Feb 18 2013
By Lynda Williams, Senior medwireNews Reporter
Early trial findings suggest that copper depletion may promote tumor dormancy in patients at high risk for recurrent breast cancer.
The phase II study indicates that treatment with the anti-angiogenic copper chelator tetrathiomolybdate (TM) reduced the number of bone marrow-derived endothelial progenitor cells (EPCs) in women with triple-negative breast cancer, and thus halted recurrence.
EPCs are essential for activation of the angiogenic switch that enables progression from micrometastases to macrometastases, explain Linda Vahdat (Weill Cornell Medical College, New York, USA) and co-authors in the Annals of Oncology.
The team enrolled patients with stage 3 or 4 breast cancer with no evidence of disease (NED; n=28) or stage 2/3 triple-negative disease (n=12), all of whom had a 60% or greater 10-year risk for recurrence. Patients were given TM 100 mg/day to achieve a level of the copper-carrying enzyme ceruloplasmin (Cp) below 17 mg/dL for 2 years or until relapse.
Overall, 75% of patients achieved copper depletion within 1 month of treatment, but success differed between patients with luminal breast cancer subtype and triple-negative patients (41 vs 91%).
Patients with triple-negative, HER2-positive, or stage 4 NED had significantly higher EPC value at baseline than luminal stage 3 patients.
From an average baseline EPC level of 39 cells/mL, copper-depleted patients achieved a significant 27-EPC/mL reduction, whereas average EPC/mL increased by 61 in nondepleted patients. Decrease in EPC from baseline was strongest in triple-negative patients, and was significantly associated with Cp level, TM dosage, and use of non-tamoxifen hormone therapy and proton pump inhibitors.
EPC levels increased in patients with rising Cp, Vahdat et al emphasize.
Six (15%) patients relapsed in the first 12 months of TM treatment. This included three patients with stage 3 disease, one of whom had triple-negative disease, and three stage 4 NED patients, including one triple-negative, one HER2-positive, and one luminal cancer patient.
Therefore, just two of the 11 triple-negative patients relapsed during the study, one of whom did not achieve copper depletion.

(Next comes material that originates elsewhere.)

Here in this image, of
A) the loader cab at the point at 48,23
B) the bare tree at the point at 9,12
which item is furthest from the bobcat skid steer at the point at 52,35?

The remaining patient experienced recurrence within 2 months of treatment, "suggesting that active neoangiogenesis was occurring at the time of enrollment, which could not be halted due to delayed effects of copper depletion," the researchers say.
"We are cautiously optimistic about the low incidence of relapse and have extended the study to 6 years in selected patients."
They add that two patients with stage 4 NED triple-negative disease have remained free from recurrence at 49 and 65 months of TM treatment, which the team says is "encouraging given the dismal median survival of 9 months in metastatic triple-negative patients."
Commenting in a press release, Vahdat hoped to begin a phase III trial shortly: "As good as these interim findings look to us, we cannot talk about significant benefit until we compare TM treatment to other therapies."